Danielle RaadFellow; Curator in Virtual Residence
Danielle Raad is an anthropologist, educator, and a Postdoctoral Fellow in Academic Affairs and Outreach at the Yale University Art Gallery. In this current role, she practices art-based pedagogies and focuses on expanding university-level curricular engagement with the museum’s collections. Over the summer of 2023, Danielle will become Curator of the Stanford University Archaeological Collections and Assistant Director of Collections of the Stanford Archaeology Center.

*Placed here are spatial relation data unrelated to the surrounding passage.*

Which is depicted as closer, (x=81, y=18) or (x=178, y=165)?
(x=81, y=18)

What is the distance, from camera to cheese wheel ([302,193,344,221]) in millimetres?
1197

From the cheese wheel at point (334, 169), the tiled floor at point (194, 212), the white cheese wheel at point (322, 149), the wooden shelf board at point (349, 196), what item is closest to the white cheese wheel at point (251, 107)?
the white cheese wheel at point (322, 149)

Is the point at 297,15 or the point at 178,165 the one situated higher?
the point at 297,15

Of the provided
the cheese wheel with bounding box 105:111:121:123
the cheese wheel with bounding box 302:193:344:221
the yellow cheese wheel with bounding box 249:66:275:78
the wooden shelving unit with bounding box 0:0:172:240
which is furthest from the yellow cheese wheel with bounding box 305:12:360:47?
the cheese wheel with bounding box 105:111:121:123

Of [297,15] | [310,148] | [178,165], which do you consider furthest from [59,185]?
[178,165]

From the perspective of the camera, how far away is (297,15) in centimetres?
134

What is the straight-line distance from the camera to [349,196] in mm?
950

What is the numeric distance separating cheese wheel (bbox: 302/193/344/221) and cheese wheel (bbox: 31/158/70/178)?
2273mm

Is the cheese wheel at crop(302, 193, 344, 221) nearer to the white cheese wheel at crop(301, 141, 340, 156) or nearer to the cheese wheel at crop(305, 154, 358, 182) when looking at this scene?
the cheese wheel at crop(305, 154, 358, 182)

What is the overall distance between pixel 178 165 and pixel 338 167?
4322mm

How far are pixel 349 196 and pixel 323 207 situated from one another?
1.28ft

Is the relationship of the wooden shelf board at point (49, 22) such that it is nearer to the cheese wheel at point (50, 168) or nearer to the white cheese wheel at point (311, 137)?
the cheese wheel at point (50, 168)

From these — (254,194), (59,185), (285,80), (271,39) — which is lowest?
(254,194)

Danielle completed a PhD in Anthropology and a Graduate Certificate in Public History from the University of Massachusetts Amherst. She is also a graduate of Lesley University (MEd, Secondary Education), the Massachusetts Institute of Technology (SM, Materials Science and Engineering), Harvard University (MA, Chemistry), and Brown University (BSc, Chemistry). An experienced educator, Danielle has been a high school teacher and community college instructor and has developed and published innovative interdisciplinary curricula in physics and archaeology.
An “orogenic ethnographer,” Danielle studies the making of place on mountain landscapes. Her first book project is an ethnography of Mount Holyoke, a peak in western Massachusetts with an iconic view from the summit and distinctive flora, fauna, and geology with which many people in the region have a deep personal connection. She explores how environmental and historical consciousness are interrelated and how attachments to place are influenced by cultural movements as well as collective, family, and individual memory. This multi-stranded story considers community activism (the work of environmental conservationists and historic preservationists), the creation and propagation of historical narratives and visions of the landscape, and engagements with the more-than-human environment over two centuries. Danielle has also written about the creation of a collective vision of American mountain landscapes through the dissemination of visual media and the ways in which this vision is implicated in colonizing, nationalizing, and exclusionary processes.
Conceptualizing veganism as an anthropological theoretical lens through which to analyze how systems of oppression in human societies are reproduced in our interactions with nonhuman animals, Danielle enacts veganism as a performative feminist and de-colonizing stance that rejects and bears witness to both human and nonhuman animal injustices.